Excerto —
O canal, que se estende entre Colón, no Mar das Caraíbas, e a cidade de Panamá, no Pacífico, tem o comprimento de 64.4 quilómetros. A largura das comportas é 33.5 metros, tendo sido fixada em 32.31 metros a boca máxima dos navios. Assim neste caso extremo, apenas fica pouco mais de meio metro de folga para cada um dos bordos. É por isso que os navios atravessam as comportas amarrados a pequenas “locomotivas” que garantem uma navegação rigorosa, evitando o perigo dos costados serem arranhados.
As outras limitações no que respeita às dimensões dos navios são: comprimento: 294.13 metros e calado: 12.04 metros. Estes valores têm limitado, ao longo dos tempos, a travessia dos maiore-s navios, designadamente, os navios de combate norte-americanos, como os porta-aviões que estão assim impedidos de atravessar o canal.

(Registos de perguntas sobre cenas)
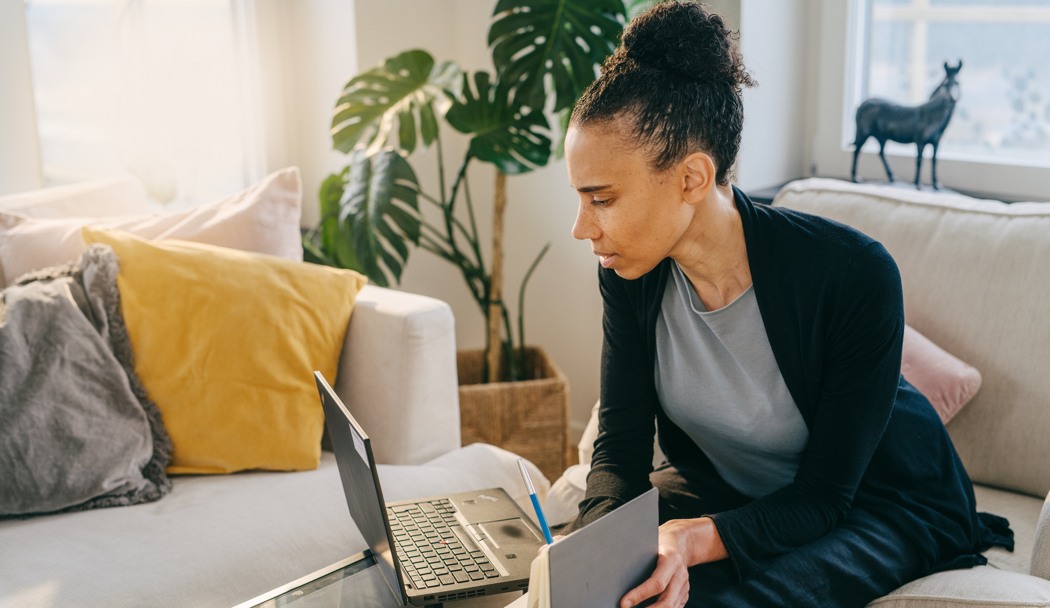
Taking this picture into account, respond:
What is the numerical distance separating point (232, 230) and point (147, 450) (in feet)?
1.48

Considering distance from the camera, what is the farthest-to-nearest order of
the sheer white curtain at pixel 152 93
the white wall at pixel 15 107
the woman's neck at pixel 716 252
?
the sheer white curtain at pixel 152 93 → the white wall at pixel 15 107 → the woman's neck at pixel 716 252

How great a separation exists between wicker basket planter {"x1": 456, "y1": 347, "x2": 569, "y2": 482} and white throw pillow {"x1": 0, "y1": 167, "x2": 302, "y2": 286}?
0.60 metres

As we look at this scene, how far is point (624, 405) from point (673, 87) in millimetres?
440

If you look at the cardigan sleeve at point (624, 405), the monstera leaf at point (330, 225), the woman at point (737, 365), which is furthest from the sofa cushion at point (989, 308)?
the monstera leaf at point (330, 225)

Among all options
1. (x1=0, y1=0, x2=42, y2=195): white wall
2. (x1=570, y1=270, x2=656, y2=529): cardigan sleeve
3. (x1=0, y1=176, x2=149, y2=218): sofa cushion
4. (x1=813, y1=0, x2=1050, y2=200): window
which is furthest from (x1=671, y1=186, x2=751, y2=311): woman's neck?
(x1=0, y1=0, x2=42, y2=195): white wall

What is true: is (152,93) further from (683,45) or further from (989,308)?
(989,308)

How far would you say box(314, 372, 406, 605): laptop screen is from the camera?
104 cm

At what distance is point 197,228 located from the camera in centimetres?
193

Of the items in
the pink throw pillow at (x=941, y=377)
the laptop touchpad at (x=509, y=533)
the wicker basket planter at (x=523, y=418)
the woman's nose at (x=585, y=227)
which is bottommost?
the wicker basket planter at (x=523, y=418)

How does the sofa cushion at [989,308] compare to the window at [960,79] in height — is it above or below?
below

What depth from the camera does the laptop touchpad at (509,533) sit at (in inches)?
49.3

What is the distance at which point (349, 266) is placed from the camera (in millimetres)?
2281

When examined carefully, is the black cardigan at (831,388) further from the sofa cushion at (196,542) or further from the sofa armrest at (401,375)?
the sofa armrest at (401,375)

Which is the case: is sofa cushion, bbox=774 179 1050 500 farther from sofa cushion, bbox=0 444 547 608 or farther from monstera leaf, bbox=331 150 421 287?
monstera leaf, bbox=331 150 421 287
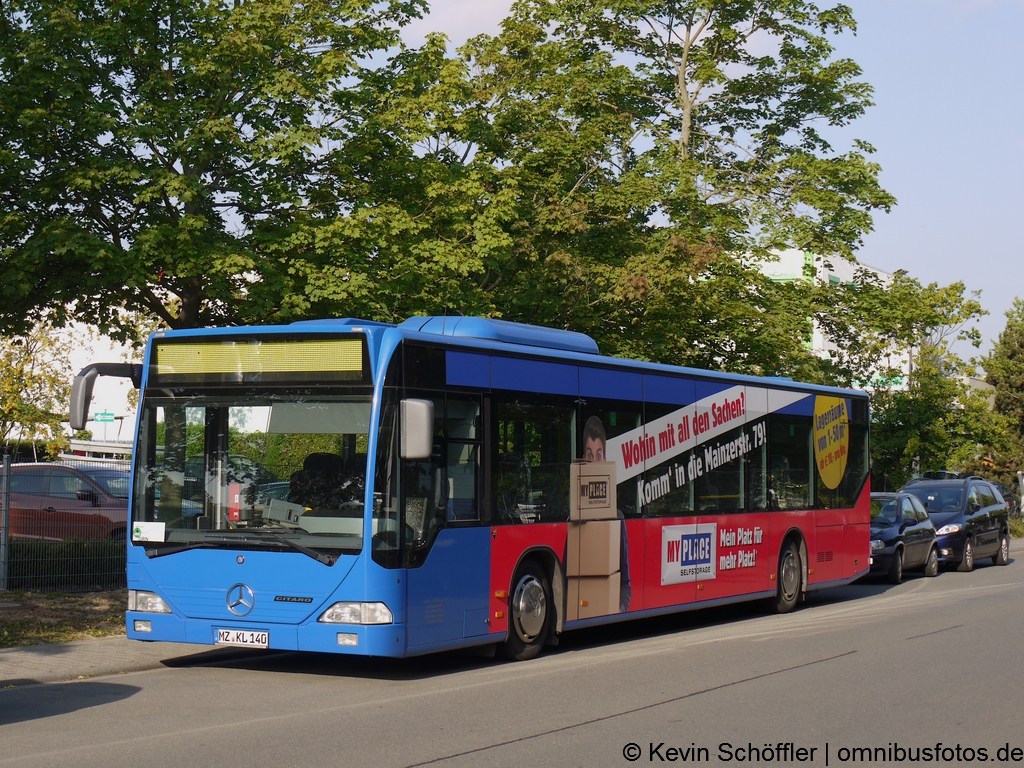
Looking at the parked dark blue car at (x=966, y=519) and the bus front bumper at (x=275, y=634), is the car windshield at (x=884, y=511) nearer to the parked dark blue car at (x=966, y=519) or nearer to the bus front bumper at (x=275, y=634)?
the parked dark blue car at (x=966, y=519)

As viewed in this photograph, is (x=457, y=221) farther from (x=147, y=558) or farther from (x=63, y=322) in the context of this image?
(x=147, y=558)

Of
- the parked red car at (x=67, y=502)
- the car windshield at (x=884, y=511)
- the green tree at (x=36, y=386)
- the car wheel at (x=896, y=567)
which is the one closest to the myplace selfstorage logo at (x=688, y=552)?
the parked red car at (x=67, y=502)

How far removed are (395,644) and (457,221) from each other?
36.4 ft

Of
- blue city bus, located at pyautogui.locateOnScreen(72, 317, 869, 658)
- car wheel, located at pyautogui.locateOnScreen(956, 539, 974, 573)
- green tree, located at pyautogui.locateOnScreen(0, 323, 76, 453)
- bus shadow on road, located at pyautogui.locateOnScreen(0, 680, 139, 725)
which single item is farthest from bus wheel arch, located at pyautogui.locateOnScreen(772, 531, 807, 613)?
green tree, located at pyautogui.locateOnScreen(0, 323, 76, 453)

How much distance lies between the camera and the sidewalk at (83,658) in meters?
10.5

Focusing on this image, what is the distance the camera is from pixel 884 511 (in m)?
23.4

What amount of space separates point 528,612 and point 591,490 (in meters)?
1.60

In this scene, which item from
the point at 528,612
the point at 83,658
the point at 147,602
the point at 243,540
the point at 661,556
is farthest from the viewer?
the point at 661,556

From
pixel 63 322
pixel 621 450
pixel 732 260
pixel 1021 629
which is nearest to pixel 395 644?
pixel 621 450

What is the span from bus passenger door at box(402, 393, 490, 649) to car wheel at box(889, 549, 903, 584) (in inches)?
530

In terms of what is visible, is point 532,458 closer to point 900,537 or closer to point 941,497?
point 900,537

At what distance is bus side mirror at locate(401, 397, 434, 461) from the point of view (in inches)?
389

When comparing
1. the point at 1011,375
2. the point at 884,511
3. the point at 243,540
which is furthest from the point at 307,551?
the point at 1011,375

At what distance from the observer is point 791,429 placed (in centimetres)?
1742
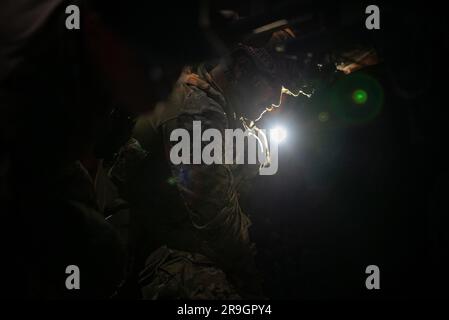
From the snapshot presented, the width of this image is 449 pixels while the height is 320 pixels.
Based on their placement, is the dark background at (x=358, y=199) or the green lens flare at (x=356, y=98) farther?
the green lens flare at (x=356, y=98)

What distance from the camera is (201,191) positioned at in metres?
3.18

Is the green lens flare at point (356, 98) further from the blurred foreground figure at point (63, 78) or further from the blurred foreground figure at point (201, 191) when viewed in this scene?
the blurred foreground figure at point (63, 78)

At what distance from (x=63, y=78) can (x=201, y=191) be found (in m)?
1.87

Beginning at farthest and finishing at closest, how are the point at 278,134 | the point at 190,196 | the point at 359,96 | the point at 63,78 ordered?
the point at 278,134, the point at 359,96, the point at 190,196, the point at 63,78

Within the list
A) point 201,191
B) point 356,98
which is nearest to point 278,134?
point 356,98

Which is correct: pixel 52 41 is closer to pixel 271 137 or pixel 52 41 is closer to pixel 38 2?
pixel 38 2

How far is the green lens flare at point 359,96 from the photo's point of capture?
4.52m

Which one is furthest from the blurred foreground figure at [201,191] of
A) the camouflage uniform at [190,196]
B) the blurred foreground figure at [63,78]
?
the blurred foreground figure at [63,78]

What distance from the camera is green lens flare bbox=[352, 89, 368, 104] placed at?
4523mm

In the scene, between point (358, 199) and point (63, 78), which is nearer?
point (63, 78)

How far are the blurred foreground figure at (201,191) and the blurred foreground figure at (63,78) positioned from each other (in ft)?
5.25

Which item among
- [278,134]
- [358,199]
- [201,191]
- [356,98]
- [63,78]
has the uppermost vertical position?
[356,98]

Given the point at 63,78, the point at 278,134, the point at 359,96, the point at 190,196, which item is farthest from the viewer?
the point at 278,134

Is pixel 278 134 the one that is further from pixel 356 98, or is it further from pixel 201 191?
pixel 201 191
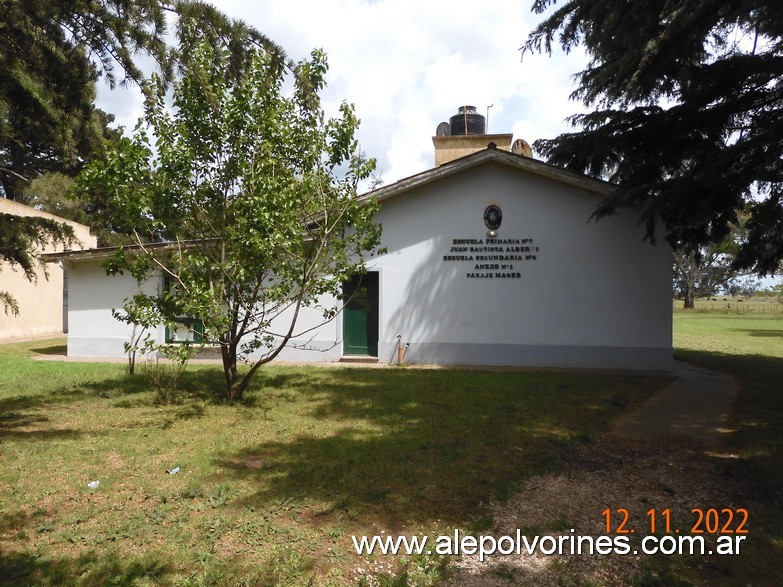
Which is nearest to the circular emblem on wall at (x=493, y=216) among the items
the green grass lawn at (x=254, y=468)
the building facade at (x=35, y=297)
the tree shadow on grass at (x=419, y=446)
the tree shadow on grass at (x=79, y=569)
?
the tree shadow on grass at (x=419, y=446)

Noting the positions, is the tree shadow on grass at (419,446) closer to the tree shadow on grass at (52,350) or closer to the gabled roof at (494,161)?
the gabled roof at (494,161)

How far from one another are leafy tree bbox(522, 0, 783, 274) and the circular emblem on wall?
233 centimetres

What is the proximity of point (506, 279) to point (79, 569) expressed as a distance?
10258mm

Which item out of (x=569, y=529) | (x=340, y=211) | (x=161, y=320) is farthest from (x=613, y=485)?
(x=161, y=320)

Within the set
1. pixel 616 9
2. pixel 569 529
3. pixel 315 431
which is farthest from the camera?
pixel 616 9

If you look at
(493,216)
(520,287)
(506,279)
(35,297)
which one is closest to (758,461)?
(520,287)

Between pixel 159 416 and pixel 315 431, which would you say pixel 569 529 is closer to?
pixel 315 431

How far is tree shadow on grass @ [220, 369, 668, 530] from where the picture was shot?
4.38 metres

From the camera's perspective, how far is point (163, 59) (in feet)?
16.9

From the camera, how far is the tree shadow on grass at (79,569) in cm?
311

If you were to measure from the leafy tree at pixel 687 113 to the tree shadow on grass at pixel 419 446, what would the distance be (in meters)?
3.65

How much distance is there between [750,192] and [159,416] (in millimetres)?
10312

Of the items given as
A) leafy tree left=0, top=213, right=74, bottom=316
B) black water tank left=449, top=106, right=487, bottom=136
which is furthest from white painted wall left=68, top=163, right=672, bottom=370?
black water tank left=449, top=106, right=487, bottom=136

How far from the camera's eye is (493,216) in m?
12.1
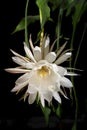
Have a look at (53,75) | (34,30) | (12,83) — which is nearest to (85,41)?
(34,30)

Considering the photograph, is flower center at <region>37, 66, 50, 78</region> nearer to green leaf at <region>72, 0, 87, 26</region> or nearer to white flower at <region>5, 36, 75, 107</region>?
white flower at <region>5, 36, 75, 107</region>

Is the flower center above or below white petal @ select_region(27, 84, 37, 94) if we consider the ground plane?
above

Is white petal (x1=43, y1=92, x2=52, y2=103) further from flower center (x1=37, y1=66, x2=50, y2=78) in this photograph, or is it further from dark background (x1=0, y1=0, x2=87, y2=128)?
dark background (x1=0, y1=0, x2=87, y2=128)

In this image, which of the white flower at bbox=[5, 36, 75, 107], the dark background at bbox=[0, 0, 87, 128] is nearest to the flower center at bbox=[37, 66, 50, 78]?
the white flower at bbox=[5, 36, 75, 107]

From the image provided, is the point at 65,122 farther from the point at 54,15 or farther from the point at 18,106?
the point at 54,15

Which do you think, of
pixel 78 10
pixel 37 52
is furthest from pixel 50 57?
pixel 78 10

Instruções da tarefa — Cite integralmente o excerto sobre o canal entre Colón e a cidade de Panamá, sem qualquer alteração.

Resposta —
O canal, que se estende entre Colón, no Mar das Caraíbas, e a cidade de Panamá, no Pacífico, tem o comprimento de 64.4 quilómetros. A largura das comportas é 33.5 metros, tendo sido fixada em 32.31 metros a boca máxima dos navios. Assim neste caso extremo, apenas fica pouco mais de meio metro de folga para cada um dos bordos. É por isso que os navios atravessam as comportas amarrados a pequenas “locomotivas” que garantem uma navegação rigorosa, evitando o perigo dos costados serem arranhados.
As outras limitações no que respeita às dimensões dos navios são: comprimento: 294.13 metros e calado: 12.04 metros. Estes valores têm limitado, ao longo dos tempos, a travessia dos maiore-s navios, designadamente, os navios de combate norte-americanos, como os porta-aviões que estão assim impedidos de atravessar o canal.